### WHAT IS EXPECTED:
Reproduce the blog post about gay visibility in 1990s films, starting at "Growing up, I" and ending at "from Fear (1996).".

### SUPPLIED TEXT:
-- START --

Wednesday, March 10, 2010

hold on for one more day

"Take off your makeup, you look like a slut."



Anyone who knows me will tell you that no Sunday at my house is complete without enjoying a Mark Wahlberg film. This Sunday, I was sitting back with my coffee and stuffed dog, Mariah, when along came something remarkably uncharacteristic of my Mark Wahlberg stories. A gay person!


The 1990s was a murky period for visibility of the queer man. You couldn’t throw a clog without hitting a lesbian thanks to Sharon Stone and the country’s innate enjoyment of girl on girl action. RuPaul and To Wong Foo... moved mountains for the drag community, but if you wanted to see two men living happily ever after, you were shit out of luck. 

We gay kids of the '90s did have the Bravo network to keep us warm. I owe my sexual awakening to Bravo for their repeated airings of My Own Private Idaho (not to mention the hours of Twin Peaks reruns, Sondheim musicals and SRO Patti LuPone concerts). 
There was a flickering moment of gay representation in My So Called Life, the short-lived but nonetheless iconic and perfect ABC series that featured an art fag named Rickie Vasquez coming to terms with life in the ‘90s as an “other,” but I wasn’t ready to receive it.  I had far too much internalized homophobia in my teens and only saw myself in Claire Danes, not in Rickie. That took years for me to get over. 

Growing up, I didn’t want to be a persecuted minority, I wanted to be a gay vampire – or at least Michael Stipe.

I was the pretentious white kid going to Julianna Hatfield/Jeff Buckley concerts with my best girls. I was the sensitive kid spending my lunch hours in the darkroom developing pictures and listening to Tori Amos on the walkman I’d steal from momma’s workout bag.  I wore vintage suspenders with Gap pants and tucked my hair behind my ears when I was just too overcome with feelings. 
I was the gay kid from Fear (1996).


Before she was Elle Woods, Reese Witherspoon was a little soup dumpling who wore suede jackets and liked getting fingered by bad boys on roller coasters. 

Like all successful women of the nineties, she has two best friends: a slut (Alyssa Milano playing Alyssa Milano) and a gay (we know that he is gay because the writers named him Gary).


When not trolling coffee shops and listening to the latest Bush single, Reese finds ample time to makeout with Marky Mark all over Seattle. She doesn’t mind if Mark hits her or hooks up with Alyssa “on the down low” or that he beats up her best gay because the sex is real good. Girl, we've all been there.

-- END --

### RECORD SET:

-- START --

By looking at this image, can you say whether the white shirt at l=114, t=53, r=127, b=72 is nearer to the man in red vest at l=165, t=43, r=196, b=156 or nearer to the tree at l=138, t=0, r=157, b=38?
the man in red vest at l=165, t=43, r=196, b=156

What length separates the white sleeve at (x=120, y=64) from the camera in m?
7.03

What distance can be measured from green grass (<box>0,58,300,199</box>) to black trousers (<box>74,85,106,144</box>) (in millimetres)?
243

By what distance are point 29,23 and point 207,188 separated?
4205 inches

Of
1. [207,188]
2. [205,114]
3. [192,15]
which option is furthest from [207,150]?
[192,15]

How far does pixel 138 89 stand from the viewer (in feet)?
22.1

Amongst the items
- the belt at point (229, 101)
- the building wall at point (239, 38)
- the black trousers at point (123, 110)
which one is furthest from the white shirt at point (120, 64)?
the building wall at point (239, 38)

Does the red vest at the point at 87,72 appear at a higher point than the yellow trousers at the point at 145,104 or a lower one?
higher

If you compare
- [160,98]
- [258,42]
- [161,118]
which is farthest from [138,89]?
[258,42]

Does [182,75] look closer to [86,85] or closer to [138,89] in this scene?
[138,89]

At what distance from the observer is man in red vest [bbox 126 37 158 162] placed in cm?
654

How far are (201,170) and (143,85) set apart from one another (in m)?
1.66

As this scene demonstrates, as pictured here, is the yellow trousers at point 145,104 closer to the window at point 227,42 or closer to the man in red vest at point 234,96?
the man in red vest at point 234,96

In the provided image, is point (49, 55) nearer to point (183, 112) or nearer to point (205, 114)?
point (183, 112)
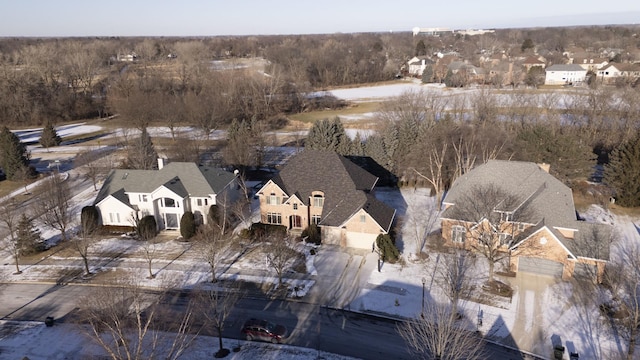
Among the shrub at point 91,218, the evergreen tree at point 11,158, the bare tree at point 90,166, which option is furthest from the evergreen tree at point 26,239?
the evergreen tree at point 11,158

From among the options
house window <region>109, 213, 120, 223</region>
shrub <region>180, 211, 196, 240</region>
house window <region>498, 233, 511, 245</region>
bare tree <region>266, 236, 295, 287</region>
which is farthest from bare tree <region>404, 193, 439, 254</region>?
house window <region>109, 213, 120, 223</region>

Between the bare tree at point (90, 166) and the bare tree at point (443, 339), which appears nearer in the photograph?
the bare tree at point (443, 339)

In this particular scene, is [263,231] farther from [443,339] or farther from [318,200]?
[443,339]

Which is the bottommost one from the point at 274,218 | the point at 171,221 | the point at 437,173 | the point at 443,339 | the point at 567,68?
the point at 171,221

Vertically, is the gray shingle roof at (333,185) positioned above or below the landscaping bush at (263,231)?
above

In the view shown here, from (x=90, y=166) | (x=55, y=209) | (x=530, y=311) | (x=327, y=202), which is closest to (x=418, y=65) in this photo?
(x=90, y=166)

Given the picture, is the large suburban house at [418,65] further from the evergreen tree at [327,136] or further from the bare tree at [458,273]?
the bare tree at [458,273]

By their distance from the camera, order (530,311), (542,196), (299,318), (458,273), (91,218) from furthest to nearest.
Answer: (91,218), (542,196), (458,273), (530,311), (299,318)

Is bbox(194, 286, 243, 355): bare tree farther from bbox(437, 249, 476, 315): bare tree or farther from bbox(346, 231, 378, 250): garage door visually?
bbox(437, 249, 476, 315): bare tree
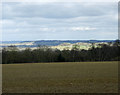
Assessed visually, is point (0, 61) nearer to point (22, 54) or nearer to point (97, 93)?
point (22, 54)

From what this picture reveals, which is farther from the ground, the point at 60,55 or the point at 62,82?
the point at 62,82

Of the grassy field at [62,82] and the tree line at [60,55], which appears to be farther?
the tree line at [60,55]

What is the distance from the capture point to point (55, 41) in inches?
7096

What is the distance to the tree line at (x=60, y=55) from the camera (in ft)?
316

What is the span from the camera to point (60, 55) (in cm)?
9825

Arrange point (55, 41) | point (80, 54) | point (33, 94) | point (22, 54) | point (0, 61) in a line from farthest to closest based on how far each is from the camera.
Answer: point (55, 41) → point (80, 54) → point (22, 54) → point (0, 61) → point (33, 94)

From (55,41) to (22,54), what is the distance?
83027mm

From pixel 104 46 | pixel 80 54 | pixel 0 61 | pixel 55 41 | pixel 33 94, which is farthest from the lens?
pixel 55 41

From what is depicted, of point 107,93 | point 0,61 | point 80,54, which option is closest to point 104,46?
point 80,54

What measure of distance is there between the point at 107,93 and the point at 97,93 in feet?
2.29

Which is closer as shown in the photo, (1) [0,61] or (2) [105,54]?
(1) [0,61]

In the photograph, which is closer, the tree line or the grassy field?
the grassy field

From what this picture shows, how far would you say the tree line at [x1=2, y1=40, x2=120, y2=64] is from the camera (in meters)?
96.2

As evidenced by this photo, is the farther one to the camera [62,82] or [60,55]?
[60,55]
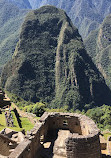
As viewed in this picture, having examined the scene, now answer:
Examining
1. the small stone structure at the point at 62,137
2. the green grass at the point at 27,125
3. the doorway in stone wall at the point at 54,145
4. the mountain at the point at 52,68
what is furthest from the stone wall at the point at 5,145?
the mountain at the point at 52,68

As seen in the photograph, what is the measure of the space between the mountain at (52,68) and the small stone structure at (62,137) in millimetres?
82842

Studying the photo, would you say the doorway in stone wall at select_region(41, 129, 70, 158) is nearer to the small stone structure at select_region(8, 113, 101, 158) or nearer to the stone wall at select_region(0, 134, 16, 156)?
A: the small stone structure at select_region(8, 113, 101, 158)

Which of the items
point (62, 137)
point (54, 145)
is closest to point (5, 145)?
point (54, 145)

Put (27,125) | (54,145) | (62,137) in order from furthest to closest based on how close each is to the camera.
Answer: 1. (27,125)
2. (62,137)
3. (54,145)

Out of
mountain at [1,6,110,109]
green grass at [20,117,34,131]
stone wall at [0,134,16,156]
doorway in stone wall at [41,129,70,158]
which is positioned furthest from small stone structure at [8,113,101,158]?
mountain at [1,6,110,109]

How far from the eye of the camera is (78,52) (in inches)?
4769

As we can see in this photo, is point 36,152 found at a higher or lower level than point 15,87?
higher

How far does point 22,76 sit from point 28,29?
37101mm

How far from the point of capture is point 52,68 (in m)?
123

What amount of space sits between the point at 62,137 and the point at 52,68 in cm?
10857

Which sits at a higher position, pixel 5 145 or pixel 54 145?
pixel 5 145

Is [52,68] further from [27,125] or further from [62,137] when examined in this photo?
[62,137]

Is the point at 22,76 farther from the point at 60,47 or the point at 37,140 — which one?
the point at 37,140

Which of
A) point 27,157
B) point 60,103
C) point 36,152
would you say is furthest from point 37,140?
point 60,103
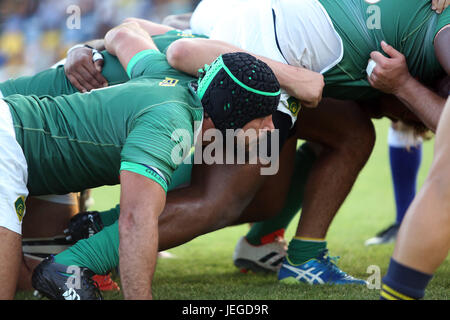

-- END --

### WRITTEN REPLY:
Growing up, I didn’t want to be a persecuted minority, I wanted to be a gay vampire – or at least Michael Stipe.

I was the pretentious white kid going to Julianna Hatfield/Jeff Buckley concerts with my best girls. I was the sensitive kid spending my lunch hours in the darkroom developing pictures and listening to Tori Amos on the walkman I’d steal from momma’s workout bag.  I wore vintage suspenders with Gap pants and tucked my hair behind my ears when I was just too overcome with feelings. 
I was the gay kid from Fear (1996).